THINGS TO DO:
1: Copy the passage of the Brooklyn half marathon post between "The One and" and "beer close by.", inclusive.
2: In the Brooklyn half marathon post, at what time did the writer arrive at Prospect Park?
3: Carry on the Brooklyn half marathon post from the point where it stops.

SELECTED EXTRACT:
● ● ● ● ● ● ●
Saturday, May 22, 2010

The One and Only Brooklyn Half Marathon!

One of the things the New York Road Runners Club does that I actually like a lot is the five borough half-marathon series: a half marathon race in each of New York City's five boroughs. Most years I manage to do at least three out of the five races. The most special of these five races is the Brooklyn half marathon. The Brooklyn half marathon is special for a number of reasons. Firstly, it takes place in Brooklyn, the best borough in New York City. Secondly, it starts in Prospect Park, the best park in New York City. And thirdly, it ends right by the beach in Coney Island. Finishing a race and then going to the beach on a nice warm day is a very good thing indeed. Especially when there are hot dogs and beer close by.

Despite all the great things about the Brooklyn half marathon, I really wasn't in the mood to run it this year. Following a couple of weeks of sleepless nights and a ramp up in my training, I woke up on Saturday morning with tired legs and absolutely no desire to run. Furthermore, the Metropolitan Transportation Authority had conveniently decided to shut down all subway lines going to the start of race, just for this weekend. I arrived at Prospect Park at 6am in a bad mood, feeling like a loser and wishing I was back home in bed.
● ● ● ● ● ● ●
DATA EXCERPTS:
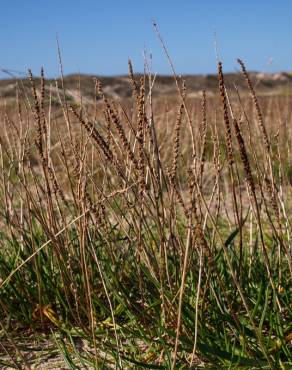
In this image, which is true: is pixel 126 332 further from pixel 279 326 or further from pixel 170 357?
pixel 279 326

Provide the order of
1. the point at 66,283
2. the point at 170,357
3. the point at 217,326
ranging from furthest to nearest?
1. the point at 66,283
2. the point at 217,326
3. the point at 170,357

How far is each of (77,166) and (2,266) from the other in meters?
0.52

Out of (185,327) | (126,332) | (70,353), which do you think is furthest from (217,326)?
(70,353)

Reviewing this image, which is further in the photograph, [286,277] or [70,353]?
[286,277]

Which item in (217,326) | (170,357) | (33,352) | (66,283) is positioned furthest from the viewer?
(66,283)

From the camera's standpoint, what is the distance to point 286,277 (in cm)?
179

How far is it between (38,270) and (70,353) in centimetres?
26

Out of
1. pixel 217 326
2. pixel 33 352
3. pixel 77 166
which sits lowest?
pixel 33 352

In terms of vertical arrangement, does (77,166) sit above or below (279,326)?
above

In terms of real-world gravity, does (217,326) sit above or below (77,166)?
below

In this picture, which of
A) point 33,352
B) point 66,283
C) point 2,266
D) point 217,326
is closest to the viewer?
point 217,326

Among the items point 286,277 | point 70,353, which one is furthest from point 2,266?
point 286,277

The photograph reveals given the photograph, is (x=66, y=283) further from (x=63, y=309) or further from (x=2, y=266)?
(x=2, y=266)

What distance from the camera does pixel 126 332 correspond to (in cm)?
153
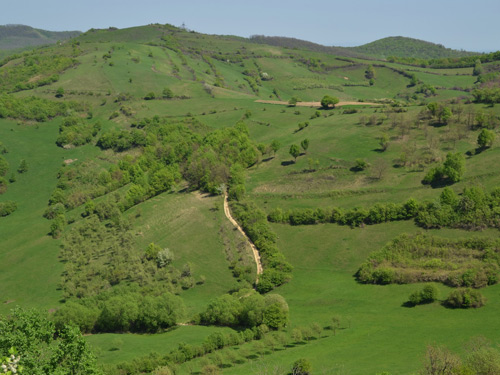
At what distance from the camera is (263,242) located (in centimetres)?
10181

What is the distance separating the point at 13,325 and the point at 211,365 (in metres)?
26.4

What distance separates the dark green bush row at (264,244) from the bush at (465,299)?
3175 centimetres

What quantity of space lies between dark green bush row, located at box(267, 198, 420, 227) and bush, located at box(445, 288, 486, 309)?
29544 mm

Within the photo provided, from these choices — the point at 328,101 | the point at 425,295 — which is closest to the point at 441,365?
the point at 425,295

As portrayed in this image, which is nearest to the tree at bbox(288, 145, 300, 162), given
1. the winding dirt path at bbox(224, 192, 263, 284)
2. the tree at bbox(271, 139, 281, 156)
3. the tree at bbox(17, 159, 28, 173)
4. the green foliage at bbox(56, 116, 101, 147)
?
the tree at bbox(271, 139, 281, 156)

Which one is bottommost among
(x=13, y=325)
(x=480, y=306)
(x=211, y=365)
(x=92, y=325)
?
(x=92, y=325)

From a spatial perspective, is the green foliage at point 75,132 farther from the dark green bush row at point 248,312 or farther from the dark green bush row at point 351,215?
the dark green bush row at point 248,312

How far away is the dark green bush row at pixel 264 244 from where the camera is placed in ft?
292

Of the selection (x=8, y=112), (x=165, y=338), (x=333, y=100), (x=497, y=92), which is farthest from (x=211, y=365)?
(x=8, y=112)

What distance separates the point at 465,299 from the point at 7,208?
13546 centimetres

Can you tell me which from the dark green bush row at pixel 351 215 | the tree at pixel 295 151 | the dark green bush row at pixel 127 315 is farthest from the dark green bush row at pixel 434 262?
the tree at pixel 295 151

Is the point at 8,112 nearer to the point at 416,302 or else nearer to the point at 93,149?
the point at 93,149

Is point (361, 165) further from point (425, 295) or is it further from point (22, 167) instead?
point (22, 167)

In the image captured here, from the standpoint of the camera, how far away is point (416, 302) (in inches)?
2874
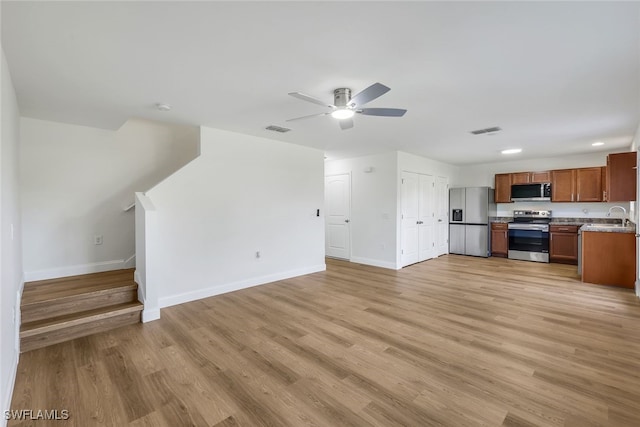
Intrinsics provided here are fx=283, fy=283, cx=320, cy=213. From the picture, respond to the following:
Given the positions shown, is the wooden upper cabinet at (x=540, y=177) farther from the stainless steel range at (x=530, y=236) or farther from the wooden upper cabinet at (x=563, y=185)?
the stainless steel range at (x=530, y=236)

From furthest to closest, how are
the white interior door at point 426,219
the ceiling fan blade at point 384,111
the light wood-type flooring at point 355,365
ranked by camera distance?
1. the white interior door at point 426,219
2. the ceiling fan blade at point 384,111
3. the light wood-type flooring at point 355,365

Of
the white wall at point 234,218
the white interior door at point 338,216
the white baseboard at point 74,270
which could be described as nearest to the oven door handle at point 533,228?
the white interior door at point 338,216

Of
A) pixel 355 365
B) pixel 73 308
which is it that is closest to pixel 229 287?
pixel 73 308

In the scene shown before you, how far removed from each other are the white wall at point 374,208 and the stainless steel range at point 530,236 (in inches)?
133

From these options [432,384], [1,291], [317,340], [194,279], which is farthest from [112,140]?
[432,384]

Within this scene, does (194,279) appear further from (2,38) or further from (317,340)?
(2,38)

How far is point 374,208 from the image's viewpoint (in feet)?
20.6

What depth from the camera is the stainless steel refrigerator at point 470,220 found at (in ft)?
24.0

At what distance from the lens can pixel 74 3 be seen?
1.63m

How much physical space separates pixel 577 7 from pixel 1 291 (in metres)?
3.97

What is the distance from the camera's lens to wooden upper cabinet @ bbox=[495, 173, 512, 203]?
24.1ft

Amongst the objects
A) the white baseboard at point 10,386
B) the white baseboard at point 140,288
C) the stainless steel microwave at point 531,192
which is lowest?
Result: the white baseboard at point 10,386

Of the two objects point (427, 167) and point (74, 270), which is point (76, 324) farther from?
point (427, 167)

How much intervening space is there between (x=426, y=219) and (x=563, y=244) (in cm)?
300
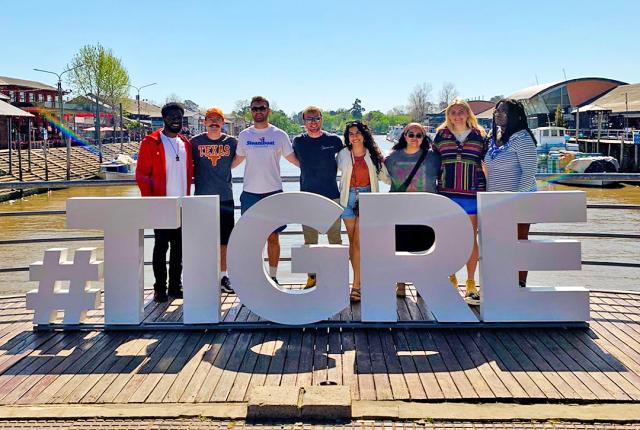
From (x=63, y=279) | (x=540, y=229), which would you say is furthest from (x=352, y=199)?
(x=540, y=229)

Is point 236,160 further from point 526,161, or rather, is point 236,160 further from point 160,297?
point 526,161

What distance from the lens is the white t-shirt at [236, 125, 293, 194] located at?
19.5 feet

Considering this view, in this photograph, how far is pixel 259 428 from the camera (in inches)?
135

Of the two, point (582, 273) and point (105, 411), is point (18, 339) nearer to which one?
point (105, 411)

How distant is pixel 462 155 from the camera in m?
5.53

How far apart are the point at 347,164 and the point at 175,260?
5.77ft

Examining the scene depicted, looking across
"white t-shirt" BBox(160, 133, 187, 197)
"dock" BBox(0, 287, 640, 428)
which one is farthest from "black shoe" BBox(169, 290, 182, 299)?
"white t-shirt" BBox(160, 133, 187, 197)

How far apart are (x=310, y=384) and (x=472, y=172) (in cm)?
239

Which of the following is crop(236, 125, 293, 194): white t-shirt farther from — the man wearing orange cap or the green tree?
the green tree

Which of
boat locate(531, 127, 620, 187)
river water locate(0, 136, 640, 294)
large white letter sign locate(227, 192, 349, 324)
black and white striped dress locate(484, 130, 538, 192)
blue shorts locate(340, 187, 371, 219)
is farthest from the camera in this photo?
boat locate(531, 127, 620, 187)

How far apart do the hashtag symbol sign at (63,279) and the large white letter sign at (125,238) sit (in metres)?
0.12

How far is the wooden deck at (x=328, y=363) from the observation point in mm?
3893

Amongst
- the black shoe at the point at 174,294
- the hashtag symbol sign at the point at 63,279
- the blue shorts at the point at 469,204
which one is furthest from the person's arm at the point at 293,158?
→ the hashtag symbol sign at the point at 63,279

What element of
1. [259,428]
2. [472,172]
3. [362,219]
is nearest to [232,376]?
[259,428]
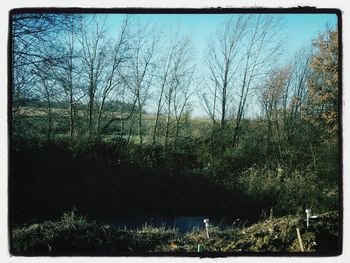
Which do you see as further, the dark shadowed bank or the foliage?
the foliage

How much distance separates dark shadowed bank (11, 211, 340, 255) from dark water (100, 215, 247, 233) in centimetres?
5

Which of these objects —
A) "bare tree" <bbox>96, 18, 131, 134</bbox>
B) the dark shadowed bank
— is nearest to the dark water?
the dark shadowed bank

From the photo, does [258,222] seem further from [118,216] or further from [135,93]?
[135,93]

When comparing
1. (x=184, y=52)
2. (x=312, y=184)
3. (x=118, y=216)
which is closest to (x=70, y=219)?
(x=118, y=216)

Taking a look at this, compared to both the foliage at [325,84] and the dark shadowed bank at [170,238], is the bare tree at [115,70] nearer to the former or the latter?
the dark shadowed bank at [170,238]

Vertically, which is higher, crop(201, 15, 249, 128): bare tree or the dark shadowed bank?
crop(201, 15, 249, 128): bare tree

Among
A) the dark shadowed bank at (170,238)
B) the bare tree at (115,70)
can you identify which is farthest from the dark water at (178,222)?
the bare tree at (115,70)

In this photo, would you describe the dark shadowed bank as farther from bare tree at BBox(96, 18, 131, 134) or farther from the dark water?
bare tree at BBox(96, 18, 131, 134)

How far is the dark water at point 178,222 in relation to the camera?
481 centimetres

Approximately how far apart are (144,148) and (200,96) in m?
0.80

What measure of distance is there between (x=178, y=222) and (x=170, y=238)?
0.18 m

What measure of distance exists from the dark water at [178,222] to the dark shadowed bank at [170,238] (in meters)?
0.05

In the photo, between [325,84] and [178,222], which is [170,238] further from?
[325,84]

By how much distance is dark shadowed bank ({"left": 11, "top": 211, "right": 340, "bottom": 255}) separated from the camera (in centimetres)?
445
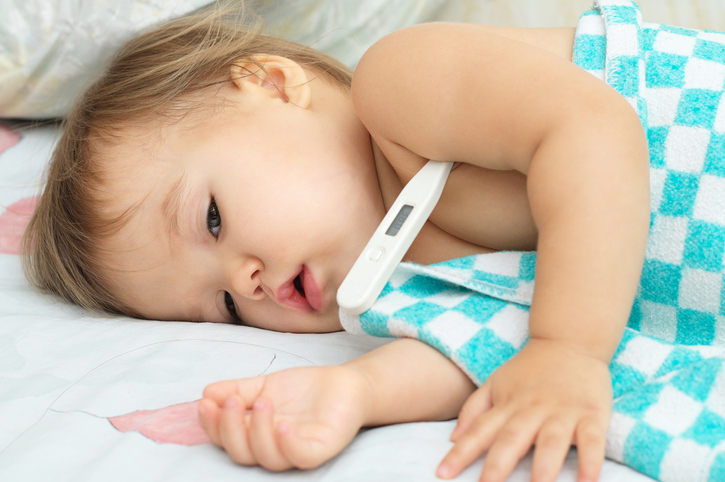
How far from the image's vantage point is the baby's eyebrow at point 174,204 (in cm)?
79

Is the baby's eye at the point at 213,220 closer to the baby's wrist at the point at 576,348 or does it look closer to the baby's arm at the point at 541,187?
the baby's arm at the point at 541,187

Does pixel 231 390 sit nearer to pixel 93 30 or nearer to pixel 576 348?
pixel 576 348

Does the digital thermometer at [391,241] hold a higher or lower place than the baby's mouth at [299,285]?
higher

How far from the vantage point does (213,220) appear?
0.81 metres

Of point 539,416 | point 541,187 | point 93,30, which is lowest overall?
point 539,416

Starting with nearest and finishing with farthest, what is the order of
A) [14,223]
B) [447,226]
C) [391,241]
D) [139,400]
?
[139,400] < [391,241] < [447,226] < [14,223]

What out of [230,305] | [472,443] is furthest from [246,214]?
[472,443]

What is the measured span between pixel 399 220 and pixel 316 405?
28 centimetres

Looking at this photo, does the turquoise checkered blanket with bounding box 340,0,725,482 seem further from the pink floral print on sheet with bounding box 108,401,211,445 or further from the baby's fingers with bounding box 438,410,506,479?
the pink floral print on sheet with bounding box 108,401,211,445

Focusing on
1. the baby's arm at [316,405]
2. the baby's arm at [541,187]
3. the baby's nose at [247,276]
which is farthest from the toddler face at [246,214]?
the baby's arm at [316,405]

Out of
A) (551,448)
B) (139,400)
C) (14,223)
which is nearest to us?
(551,448)

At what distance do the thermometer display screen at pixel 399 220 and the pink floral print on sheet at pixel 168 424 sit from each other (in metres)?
0.29

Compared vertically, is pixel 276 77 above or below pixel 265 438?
above

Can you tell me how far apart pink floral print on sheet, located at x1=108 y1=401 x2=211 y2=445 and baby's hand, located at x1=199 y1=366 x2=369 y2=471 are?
4 cm
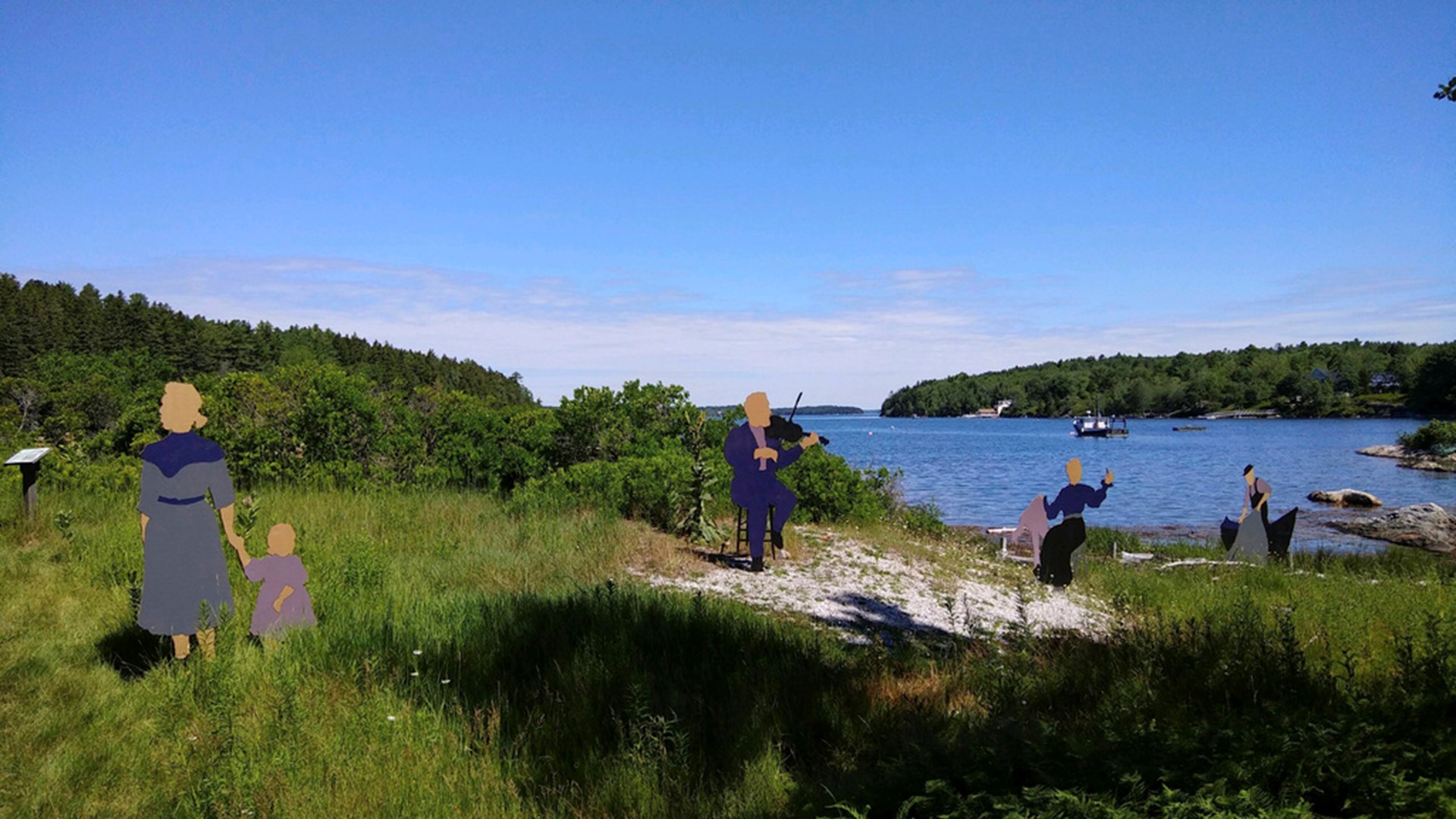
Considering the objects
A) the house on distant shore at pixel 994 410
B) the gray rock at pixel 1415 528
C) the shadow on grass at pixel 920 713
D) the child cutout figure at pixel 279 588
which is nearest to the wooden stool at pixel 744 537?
the shadow on grass at pixel 920 713

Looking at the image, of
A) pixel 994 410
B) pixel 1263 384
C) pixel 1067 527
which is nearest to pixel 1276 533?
pixel 1067 527

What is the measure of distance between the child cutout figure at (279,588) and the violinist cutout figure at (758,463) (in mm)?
5006

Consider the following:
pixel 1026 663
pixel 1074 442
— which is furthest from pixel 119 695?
pixel 1074 442

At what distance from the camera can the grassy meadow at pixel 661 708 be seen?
3.19 meters

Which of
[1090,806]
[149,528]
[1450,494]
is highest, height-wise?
[149,528]

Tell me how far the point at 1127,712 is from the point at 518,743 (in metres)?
3.50

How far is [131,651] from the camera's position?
5895mm

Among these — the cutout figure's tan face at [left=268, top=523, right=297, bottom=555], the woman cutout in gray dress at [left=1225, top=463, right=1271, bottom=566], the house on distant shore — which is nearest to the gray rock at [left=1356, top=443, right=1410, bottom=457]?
the woman cutout in gray dress at [left=1225, top=463, right=1271, bottom=566]

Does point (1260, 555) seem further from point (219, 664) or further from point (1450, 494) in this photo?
point (1450, 494)

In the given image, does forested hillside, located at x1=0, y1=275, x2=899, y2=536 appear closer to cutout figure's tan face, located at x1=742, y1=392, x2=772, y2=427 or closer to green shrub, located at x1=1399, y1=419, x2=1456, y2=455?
cutout figure's tan face, located at x1=742, y1=392, x2=772, y2=427

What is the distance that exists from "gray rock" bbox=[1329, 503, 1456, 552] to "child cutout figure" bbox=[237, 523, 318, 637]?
25016mm

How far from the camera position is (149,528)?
5082mm

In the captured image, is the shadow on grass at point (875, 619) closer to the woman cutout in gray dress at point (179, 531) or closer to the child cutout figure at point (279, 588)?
the child cutout figure at point (279, 588)

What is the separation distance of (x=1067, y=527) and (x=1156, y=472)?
3897 cm
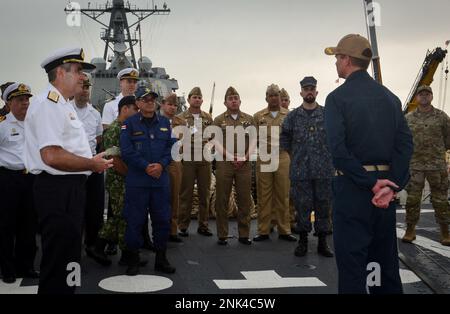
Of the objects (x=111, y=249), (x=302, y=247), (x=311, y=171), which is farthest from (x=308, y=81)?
(x=111, y=249)

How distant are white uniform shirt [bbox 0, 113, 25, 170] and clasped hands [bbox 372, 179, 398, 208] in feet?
10.5

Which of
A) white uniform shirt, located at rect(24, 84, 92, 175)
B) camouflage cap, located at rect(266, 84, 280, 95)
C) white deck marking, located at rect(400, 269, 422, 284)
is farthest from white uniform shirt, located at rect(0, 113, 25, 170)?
white deck marking, located at rect(400, 269, 422, 284)

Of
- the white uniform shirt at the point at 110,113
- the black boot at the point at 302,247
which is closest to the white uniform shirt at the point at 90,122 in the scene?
the white uniform shirt at the point at 110,113

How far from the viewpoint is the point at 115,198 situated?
4773mm

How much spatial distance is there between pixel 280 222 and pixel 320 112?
5.10 ft

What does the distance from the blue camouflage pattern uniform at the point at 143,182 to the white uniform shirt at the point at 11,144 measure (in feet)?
3.07

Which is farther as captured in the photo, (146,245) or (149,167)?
(146,245)

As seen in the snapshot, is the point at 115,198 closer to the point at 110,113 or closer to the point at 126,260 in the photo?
the point at 126,260

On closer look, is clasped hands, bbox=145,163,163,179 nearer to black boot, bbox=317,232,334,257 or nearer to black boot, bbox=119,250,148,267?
black boot, bbox=119,250,148,267

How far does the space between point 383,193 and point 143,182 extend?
2392 mm

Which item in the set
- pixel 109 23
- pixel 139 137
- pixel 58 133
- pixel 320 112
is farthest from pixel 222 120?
pixel 109 23

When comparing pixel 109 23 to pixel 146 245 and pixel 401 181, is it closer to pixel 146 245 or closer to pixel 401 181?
pixel 146 245

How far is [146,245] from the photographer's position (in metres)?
5.54

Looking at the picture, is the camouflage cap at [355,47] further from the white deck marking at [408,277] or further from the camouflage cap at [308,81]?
the camouflage cap at [308,81]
● ● ● ● ● ● ●
OUTPUTS IN ORDER:
1:
The One and Only Brooklyn Half Marathon!

One of the things the New York Road Runners Club does that I actually like a lot is the five borough half-marathon series: a half marathon race in each of New York City's five boroughs. Most years I manage to do at least three out of the five races. The most special of these five races is the Brooklyn half marathon. The Brooklyn half marathon is special for a number of reasons. Firstly, it takes place in Brooklyn, the best borough in New York City. Secondly, it starts in Prospect Park, the best park in New York City. And thirdly, it ends right by the beach in Coney Island. Finishing a race and then going to the beach on a nice warm day is a very good thing indeed. Especially when there are hot dogs and beer close by.

2: At 6am.

3:
One of the interesting things I find about racing is all the wierd thoughts that go through my head before and during a race. Running a 13 mile race at hard effort at 7am on a Saturday morning is fundamentally a silly and uncomfortable thing to do. The mind rebels. Here are some of the things that went through my mind:
  • At mile 3, I decided the race was boring, and that I was going to drop out and go home.
  • At mile 5 I saw Prospect Park Track Club coach Tony Watson. I decided he would be mad with me if I dropped out of the race due to boredom, so decided to carry on.
  • At mile 6, I decided I was having a wonderful time, now that the race was starting to hurt a little.
  • At mile 7, I believed I was running such an amazing race, that maybe this would mean I could qualify for Boston in my next marathon.
  • At mile 12, I thought I had a chance of breaking my PR by a minute, so I ran so hard I almost started to vomit, and had to slow down.
Well unfortunately I didn't run quite the spectacular race I was fantasizing about, although I did achieve a PR by 1 second, finishing in 1 hour  47 minutes, 26 seconds. My previous PR was achieved eight years ago, in Central Park. I also managed to run negative splits, averaging a 7:50 pace for the last few miles. Even better, at the end of the race they had chocolate bagels. Brooklyn rocks!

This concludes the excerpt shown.